[Numpy-discussion] [ANN] Nanny, faster NaN functions

Fri Nov 19 15:19:56 EST 2010

On Fri, Nov 19, 2010 at 12:10 PM,  <josef.pktd at gmail.com> wrote:

> What's the speed advantage of nanny compared to np.nansum that you
> have if the arrays are larger, say (1000,10) or (10000,100) axis=0 ?

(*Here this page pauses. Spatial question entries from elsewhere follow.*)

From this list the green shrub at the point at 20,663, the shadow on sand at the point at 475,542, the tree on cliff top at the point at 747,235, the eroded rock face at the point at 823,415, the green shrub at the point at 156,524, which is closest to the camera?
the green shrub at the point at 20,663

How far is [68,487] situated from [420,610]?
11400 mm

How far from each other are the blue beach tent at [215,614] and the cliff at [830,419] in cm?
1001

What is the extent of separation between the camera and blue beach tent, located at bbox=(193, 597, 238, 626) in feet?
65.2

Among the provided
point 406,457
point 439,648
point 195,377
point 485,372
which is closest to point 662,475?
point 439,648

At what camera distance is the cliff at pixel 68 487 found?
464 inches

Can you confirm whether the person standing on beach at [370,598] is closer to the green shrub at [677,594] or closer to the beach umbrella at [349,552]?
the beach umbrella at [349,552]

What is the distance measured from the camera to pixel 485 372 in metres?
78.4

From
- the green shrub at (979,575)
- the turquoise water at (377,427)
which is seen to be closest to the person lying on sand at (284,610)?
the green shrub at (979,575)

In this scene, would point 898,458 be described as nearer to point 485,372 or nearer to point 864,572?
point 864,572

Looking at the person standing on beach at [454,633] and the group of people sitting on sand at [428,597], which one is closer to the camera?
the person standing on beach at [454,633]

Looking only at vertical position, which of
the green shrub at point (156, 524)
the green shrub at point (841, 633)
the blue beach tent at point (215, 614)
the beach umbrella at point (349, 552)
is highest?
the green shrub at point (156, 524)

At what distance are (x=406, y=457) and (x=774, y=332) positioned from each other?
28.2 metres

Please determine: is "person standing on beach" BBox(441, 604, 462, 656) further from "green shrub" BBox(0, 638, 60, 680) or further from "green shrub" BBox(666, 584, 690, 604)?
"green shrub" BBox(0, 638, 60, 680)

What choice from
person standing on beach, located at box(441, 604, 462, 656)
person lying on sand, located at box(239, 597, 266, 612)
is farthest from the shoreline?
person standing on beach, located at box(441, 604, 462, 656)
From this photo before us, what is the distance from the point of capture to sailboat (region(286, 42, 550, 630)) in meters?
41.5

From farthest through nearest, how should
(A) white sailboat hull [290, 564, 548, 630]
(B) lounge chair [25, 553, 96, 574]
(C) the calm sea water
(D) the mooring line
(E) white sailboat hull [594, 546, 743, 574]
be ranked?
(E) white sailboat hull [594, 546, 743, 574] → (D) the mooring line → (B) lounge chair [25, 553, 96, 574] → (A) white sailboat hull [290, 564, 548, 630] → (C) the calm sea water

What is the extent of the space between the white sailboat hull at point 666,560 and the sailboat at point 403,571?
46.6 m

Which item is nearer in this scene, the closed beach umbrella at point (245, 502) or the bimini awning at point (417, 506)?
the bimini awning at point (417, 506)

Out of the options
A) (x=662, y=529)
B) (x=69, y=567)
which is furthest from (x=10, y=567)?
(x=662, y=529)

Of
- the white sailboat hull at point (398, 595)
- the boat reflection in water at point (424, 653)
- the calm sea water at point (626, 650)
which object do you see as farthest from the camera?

Good point. In the small examples I showed so far maybe the speed up
was all in overhead. Fortunately, that's not the case:

>> arr = np.random.rand(1000, 1000)
>> timeit np.nansum(arr)
100 loops, best of 3: 4.79 ms per loop
>> timeit ny.nansum(arr)
1000 loops, best of 3: 1.53 ms per loop

>> arr[arr > 0.5] = np.nan
>> timeit np.nansum(arr)
10 loops, best of 3: 44.5 ms per loop
>> timeit ny.nansum(arr)
100 loops, best of 3: 6.18 ms per loop

>> timeit np.nansum(arr, axis=0)
10 loops, best of 3: 52.3 ms per loop
>> timeit ny.nansum(arr, axis=0)
100 loops, best of 3: 12.2 ms per loop

np.nansum makes a copy of the input array and makes a mask (another
copy) and then uses the mask to set the NaNs to zero in the copy. So
not only is nanny faster, but it uses less memory.